Faint and decked-out in delay effects, the vocals on Echo Lake’s Young Silence EP cascade gently in the mix, with chiming guitars hard-panned to the left and right of them. This six songer is a mostly a lulling start for the UK act, but in line with the shoegaze well-knowns that shaped the sound of Young Silence, the players’ art rock tendencies lend lots of noise to the record.
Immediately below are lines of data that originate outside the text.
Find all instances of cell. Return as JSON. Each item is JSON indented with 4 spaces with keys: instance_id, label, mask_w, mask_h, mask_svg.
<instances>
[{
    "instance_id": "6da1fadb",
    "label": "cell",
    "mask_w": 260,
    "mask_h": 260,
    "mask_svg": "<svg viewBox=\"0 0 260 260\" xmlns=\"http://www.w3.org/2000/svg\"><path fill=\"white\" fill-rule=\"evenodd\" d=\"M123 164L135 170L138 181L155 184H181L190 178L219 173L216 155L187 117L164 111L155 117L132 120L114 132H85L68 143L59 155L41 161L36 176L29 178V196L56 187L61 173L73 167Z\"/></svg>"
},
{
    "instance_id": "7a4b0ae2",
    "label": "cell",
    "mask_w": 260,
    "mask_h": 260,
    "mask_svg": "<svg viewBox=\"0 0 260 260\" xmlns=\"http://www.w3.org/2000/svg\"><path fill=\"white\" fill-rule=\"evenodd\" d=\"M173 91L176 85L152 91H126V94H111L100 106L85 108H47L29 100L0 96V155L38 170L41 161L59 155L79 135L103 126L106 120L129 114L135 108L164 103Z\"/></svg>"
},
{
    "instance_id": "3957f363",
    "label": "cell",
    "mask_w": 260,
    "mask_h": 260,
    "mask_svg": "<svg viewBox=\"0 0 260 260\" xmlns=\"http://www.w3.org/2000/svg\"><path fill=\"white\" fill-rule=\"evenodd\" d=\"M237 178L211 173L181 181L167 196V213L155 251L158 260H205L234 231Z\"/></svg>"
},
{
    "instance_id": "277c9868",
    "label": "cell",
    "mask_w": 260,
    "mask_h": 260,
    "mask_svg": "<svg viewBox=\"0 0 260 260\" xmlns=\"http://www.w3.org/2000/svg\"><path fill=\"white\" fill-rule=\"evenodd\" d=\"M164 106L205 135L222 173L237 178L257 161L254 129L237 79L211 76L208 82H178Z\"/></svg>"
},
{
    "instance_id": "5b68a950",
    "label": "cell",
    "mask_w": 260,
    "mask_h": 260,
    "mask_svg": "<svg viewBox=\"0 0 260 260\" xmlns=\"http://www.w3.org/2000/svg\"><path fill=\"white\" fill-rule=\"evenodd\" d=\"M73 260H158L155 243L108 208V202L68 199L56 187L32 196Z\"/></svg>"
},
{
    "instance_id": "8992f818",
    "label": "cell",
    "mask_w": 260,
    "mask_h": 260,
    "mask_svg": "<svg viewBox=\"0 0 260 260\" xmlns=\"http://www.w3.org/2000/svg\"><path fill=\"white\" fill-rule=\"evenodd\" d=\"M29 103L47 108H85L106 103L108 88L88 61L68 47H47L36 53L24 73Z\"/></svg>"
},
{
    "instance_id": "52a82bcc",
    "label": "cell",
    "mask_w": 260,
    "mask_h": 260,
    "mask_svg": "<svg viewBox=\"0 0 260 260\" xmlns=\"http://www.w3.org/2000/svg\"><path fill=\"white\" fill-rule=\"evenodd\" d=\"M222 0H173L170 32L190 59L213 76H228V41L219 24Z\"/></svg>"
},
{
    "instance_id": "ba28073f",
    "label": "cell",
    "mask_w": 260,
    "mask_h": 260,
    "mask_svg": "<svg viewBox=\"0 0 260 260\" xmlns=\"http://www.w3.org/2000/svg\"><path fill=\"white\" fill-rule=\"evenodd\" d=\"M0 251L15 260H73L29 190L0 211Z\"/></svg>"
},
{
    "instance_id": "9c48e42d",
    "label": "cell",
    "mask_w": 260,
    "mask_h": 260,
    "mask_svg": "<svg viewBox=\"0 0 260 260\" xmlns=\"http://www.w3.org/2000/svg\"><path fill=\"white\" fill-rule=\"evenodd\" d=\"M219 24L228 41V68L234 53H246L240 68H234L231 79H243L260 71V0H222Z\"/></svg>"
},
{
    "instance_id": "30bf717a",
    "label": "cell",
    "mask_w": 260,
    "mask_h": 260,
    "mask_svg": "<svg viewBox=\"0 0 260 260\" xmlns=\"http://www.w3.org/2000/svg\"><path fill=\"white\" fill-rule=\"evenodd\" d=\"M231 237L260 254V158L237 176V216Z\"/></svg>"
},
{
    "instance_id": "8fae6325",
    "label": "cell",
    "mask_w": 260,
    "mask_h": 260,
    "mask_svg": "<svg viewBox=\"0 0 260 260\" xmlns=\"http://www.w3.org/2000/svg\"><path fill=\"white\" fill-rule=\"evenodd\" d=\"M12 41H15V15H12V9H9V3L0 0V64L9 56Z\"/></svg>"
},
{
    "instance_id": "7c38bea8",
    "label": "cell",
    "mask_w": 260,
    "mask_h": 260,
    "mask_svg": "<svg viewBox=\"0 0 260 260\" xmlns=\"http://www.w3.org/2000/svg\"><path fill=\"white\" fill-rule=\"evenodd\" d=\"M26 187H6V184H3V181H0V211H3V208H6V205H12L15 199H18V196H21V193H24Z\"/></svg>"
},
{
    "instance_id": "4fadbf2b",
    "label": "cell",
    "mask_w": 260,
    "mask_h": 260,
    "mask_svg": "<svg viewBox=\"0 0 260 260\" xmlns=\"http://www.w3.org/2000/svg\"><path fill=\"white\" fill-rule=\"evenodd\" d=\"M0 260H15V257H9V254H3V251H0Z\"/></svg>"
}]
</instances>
While the usual suspects are to blame for Echo Lake’s debut — Jesus and Mary Chain, Slowdive, Ride — there is considerable promise in Young Silence. Shrill guitar feedback is steered back into the wealth of eerie melodies here, with every note positioned meticulously in mixdown for maximum “Wall of Sound” impact. Following the same “Be My Baby” drums that have hijacked more songs in the last ten years than any other rhythm has, the title track suddenly twists and turns, shaking loose of any familiar confines. Echo Lake founding member Linda Jarvis contributes a delirious haze of indistinct vocals over what’s suddenly an earth-shaking assault of drones and cymbals. The guitar lines are bent and frail, with Jarvis’s breathy and breathless call seeping into every jangly corner. Mesmerizing.
Young Silence is out on No Pain in Pop on February 14 (UK) and on February 15 (US).